### Supplied data
↓
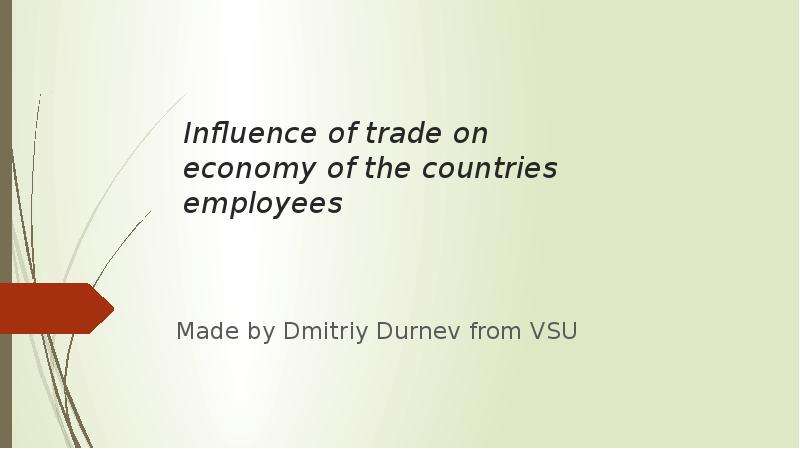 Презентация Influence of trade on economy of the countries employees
↑
↓
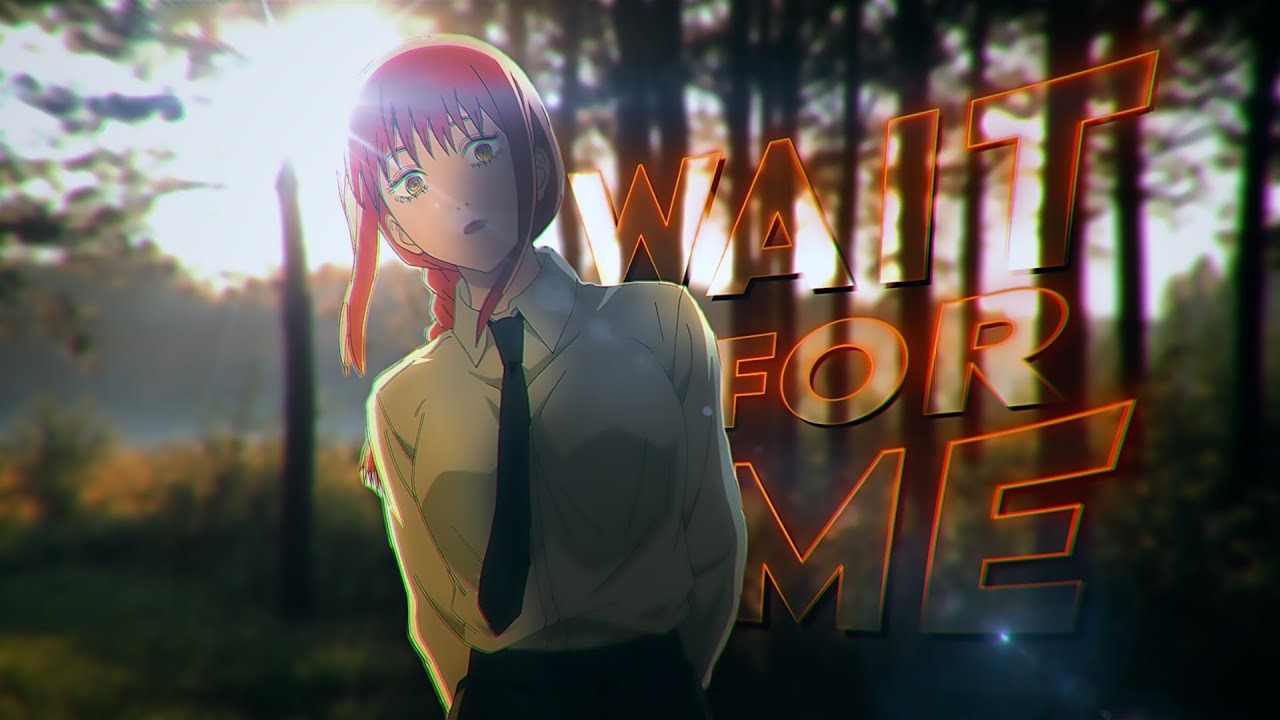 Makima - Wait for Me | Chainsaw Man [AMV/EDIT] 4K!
↑
↓
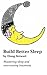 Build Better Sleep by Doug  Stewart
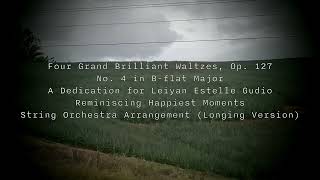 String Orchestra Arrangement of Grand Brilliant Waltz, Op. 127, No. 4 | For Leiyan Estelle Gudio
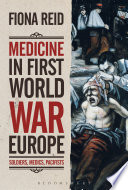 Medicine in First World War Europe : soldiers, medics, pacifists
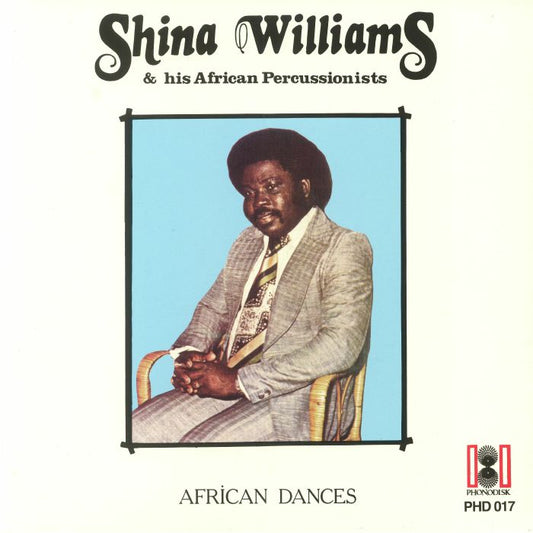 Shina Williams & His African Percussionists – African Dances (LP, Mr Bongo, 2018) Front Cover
↑
### What this task involves
Copy the entries word for word, from the line with "Build Better Sleep" to the line with "Shina Williams &", including both of those lines and leaving out the pictures.

### Exercise answer
 Build Better Sleep by Doug  Stewart
 String Orchestra Arrangement of Grand Brilliant Waltz, Op. 127, No. 4 | For Leiyan Estelle Gudio
 Medicine in First World War Europe : soldiers, medics, pacifists
 Shina Williams & His African Percussionists – African Dances (LP, Mr Bongo, 2018) Front Cover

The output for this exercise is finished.